* _ПРИВЕДЁННЫЙ ТЕКСТ_:
Так что я был абсолютно искренен – ведь, пожалуй, ничто не является более важным, чем чистота и успех эксперимента, итогом которого явилось доказательство гипотезы, многим наблюдателям казавшейся слишком смелой. Впрочем, надо отдать должное нашему лабораторному материалу – как бы вы ни хулили депутатов Государственной Думы, как бы их ни ругали, что бы про них ни говорили, но они оказались потрясающим объектом для исследований, значительно превосходящим по своим возможностям не только лягушек или аплизий, но даже крыс и морских свинок. И это заслуживает отдельной благодарности.

Урок 39. Христианская злоба

Возник интересный вопрос. Если попытаться найти и сформулировать некое определяющее, объединяющее христиан качество и чувство – что это будет за качество и что за чувство?

Я полагаю, что наиболее характерной, наиболее присущей христианам чертой является злоба. И сейчас мы поговорим с вами о христианской злобе как о самой яркой и самой заметной особенности этой идеологии. Повторяю – мы говорим не о так называемой вере, не о частном деле неких граждан. Мы говорим именно об идеологии.

* _ИСХОДНЫЕ ДАННЫЕ_:
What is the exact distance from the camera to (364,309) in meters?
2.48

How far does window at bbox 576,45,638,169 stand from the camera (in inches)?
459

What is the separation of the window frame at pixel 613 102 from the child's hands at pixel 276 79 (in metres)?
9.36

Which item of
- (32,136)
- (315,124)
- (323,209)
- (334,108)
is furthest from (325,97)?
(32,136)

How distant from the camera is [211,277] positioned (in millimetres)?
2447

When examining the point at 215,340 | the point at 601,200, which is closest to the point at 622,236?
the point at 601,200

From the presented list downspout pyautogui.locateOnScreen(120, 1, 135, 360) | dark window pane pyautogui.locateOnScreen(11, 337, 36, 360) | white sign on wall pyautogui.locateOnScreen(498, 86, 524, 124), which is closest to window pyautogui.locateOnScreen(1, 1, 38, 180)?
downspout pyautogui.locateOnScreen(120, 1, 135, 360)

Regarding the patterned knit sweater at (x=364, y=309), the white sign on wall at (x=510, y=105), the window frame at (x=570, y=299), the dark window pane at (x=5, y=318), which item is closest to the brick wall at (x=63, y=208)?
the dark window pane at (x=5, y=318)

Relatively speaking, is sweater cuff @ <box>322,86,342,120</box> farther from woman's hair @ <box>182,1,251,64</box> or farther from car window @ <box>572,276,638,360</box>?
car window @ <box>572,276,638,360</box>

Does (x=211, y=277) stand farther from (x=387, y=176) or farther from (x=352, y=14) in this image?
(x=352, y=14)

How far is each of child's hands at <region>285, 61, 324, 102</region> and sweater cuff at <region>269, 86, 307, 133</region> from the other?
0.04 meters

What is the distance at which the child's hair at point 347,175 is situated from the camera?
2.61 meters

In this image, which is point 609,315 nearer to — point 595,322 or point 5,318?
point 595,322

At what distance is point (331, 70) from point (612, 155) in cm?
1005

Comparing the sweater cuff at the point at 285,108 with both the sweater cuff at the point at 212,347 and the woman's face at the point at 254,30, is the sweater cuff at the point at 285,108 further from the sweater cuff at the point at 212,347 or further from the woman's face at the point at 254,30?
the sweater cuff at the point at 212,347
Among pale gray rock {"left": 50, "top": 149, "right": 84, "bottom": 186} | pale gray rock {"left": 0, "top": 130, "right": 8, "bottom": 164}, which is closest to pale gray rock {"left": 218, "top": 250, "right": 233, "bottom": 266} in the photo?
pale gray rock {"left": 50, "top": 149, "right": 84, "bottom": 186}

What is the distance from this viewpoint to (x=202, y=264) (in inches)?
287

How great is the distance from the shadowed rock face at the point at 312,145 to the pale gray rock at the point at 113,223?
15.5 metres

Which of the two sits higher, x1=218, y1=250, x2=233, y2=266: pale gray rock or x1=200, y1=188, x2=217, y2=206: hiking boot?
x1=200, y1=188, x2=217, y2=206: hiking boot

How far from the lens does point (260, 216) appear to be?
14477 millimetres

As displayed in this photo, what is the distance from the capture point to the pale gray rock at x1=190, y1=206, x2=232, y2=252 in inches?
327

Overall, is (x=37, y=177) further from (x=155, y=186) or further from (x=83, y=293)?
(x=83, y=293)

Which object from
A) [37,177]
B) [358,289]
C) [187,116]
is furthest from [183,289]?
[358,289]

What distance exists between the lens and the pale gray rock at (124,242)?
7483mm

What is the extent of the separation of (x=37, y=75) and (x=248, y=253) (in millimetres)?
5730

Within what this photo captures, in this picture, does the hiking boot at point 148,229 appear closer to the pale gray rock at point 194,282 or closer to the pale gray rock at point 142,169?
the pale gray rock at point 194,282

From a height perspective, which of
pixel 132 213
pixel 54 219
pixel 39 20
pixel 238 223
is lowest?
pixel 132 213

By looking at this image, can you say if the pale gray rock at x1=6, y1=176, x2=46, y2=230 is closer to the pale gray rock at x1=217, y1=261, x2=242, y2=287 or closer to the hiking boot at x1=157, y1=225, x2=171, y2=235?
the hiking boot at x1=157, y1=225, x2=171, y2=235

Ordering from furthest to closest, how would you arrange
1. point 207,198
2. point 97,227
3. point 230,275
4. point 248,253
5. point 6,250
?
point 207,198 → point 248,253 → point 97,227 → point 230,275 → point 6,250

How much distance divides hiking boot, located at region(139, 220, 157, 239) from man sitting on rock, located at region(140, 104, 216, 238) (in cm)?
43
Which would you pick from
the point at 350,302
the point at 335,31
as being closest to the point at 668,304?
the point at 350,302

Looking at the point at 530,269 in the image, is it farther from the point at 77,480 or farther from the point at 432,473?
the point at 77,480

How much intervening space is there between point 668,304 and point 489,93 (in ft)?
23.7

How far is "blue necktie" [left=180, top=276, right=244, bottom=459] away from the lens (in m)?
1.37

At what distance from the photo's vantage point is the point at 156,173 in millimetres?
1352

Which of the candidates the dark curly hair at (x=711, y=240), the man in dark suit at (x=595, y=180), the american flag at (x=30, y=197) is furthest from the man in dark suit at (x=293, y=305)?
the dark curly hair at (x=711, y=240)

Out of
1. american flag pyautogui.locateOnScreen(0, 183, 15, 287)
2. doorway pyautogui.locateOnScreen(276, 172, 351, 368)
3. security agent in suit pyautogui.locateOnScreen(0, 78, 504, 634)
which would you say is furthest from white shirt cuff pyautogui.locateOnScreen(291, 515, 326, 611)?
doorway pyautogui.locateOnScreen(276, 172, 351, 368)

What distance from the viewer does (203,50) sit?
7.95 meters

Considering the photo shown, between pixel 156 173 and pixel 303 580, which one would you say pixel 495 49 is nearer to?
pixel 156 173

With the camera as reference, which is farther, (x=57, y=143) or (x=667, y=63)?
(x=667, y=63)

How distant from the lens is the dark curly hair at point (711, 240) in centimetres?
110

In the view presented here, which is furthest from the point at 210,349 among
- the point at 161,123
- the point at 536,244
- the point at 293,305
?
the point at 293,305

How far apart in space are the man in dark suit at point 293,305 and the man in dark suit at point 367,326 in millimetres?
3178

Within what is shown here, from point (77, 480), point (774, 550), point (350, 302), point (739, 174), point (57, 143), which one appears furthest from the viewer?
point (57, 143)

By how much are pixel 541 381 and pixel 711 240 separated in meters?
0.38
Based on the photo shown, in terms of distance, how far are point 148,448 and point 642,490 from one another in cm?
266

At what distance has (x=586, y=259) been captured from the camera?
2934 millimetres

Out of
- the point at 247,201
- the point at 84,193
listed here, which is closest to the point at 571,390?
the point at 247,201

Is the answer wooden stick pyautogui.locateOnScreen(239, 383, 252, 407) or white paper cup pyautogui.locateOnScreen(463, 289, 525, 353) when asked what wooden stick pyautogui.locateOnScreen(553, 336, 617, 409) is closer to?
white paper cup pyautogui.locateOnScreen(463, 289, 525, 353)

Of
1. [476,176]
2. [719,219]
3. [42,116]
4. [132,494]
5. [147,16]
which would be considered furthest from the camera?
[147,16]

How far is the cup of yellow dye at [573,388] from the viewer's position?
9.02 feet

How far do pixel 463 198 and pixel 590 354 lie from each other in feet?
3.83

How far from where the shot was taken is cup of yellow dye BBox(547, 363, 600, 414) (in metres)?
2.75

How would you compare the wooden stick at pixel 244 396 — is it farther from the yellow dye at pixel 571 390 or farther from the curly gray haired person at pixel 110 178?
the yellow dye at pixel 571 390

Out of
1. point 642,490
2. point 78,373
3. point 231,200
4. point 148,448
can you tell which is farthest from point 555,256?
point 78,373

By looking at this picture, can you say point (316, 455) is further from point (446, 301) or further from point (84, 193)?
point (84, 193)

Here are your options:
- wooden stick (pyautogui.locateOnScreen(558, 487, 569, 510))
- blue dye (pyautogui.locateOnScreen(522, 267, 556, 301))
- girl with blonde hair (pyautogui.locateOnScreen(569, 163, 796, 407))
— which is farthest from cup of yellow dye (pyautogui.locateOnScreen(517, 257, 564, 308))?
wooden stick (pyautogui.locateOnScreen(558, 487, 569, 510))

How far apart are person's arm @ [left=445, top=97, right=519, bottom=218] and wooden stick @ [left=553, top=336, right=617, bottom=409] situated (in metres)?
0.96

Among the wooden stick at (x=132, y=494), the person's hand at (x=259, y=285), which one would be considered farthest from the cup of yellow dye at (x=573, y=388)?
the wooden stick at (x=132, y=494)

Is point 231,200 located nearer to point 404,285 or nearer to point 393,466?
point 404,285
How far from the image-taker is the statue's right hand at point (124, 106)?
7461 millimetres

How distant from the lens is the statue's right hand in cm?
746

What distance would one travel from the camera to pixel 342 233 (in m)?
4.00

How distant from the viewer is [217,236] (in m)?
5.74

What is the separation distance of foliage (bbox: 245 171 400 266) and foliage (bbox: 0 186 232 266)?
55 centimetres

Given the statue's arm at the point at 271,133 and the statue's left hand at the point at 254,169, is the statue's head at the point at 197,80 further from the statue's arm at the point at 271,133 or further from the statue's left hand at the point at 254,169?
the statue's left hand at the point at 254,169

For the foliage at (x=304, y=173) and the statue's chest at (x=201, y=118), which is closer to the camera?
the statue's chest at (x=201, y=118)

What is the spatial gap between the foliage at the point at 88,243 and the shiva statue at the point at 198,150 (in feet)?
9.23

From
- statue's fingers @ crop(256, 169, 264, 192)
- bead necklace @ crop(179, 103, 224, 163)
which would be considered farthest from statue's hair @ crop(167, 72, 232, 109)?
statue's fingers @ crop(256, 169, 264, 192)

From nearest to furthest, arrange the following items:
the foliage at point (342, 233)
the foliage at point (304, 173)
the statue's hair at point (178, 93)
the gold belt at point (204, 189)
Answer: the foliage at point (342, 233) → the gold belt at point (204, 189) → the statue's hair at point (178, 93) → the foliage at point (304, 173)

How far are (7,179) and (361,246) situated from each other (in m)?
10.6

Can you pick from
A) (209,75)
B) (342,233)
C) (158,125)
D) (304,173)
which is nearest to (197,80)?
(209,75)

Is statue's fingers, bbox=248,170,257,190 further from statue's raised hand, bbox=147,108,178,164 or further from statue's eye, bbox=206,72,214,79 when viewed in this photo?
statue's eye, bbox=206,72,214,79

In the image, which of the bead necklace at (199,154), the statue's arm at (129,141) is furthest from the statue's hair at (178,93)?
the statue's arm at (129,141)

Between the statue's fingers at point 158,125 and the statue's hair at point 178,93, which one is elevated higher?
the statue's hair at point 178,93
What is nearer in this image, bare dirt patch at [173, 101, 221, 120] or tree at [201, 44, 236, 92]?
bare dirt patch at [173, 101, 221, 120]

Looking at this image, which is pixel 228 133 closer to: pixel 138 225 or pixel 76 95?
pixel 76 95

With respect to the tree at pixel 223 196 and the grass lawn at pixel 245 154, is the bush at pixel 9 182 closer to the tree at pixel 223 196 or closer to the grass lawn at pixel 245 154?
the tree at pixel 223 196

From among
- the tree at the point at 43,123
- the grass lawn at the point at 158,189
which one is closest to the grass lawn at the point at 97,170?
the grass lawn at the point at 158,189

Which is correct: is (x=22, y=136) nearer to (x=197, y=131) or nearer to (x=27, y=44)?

* _ЗАДАЧИ_:
[a] Перескажите короче абзац приведённого текста, начинающийся словами «Так что я был абсолютно искренен», сохранив его основные факты.
[b] Объясните в одном–трёх предложениях, за что, согласно приведённому тексту, депутаты Государственной Думы заслуживают отдельной благодарности.
[c] Процитируйте приведённый текст от слов «Возник интересный вопрос.» до слов «что за чувство?».

* _ОТВЕТЫ ПО ЗАДАНИЯМ_:
[a] Я был искренен, ведь важнее всего чистота и успех эксперимента, который доказал гипотезу, многим казавшуюся слишком смелой. Депутаты Государственной Думы, как бы их ни ругали, оказались потрясающим лабораторным материалом, превзойдя не только лягушек и аплизий, но даже крыс и морских свинок. Это заслуживает отдельной благодарности.

[b] Они оказались потрясающим объектом для исследований. По своим возможностям они значительно превзошли не только лягушек и аплизий, но даже крыс и морских свинок.

[c]
Возник интересный вопрос. Если попытаться найти и сформулировать некое определяющее, объединяющее христиан качество и чувство – что это будет за качество и что за чувство?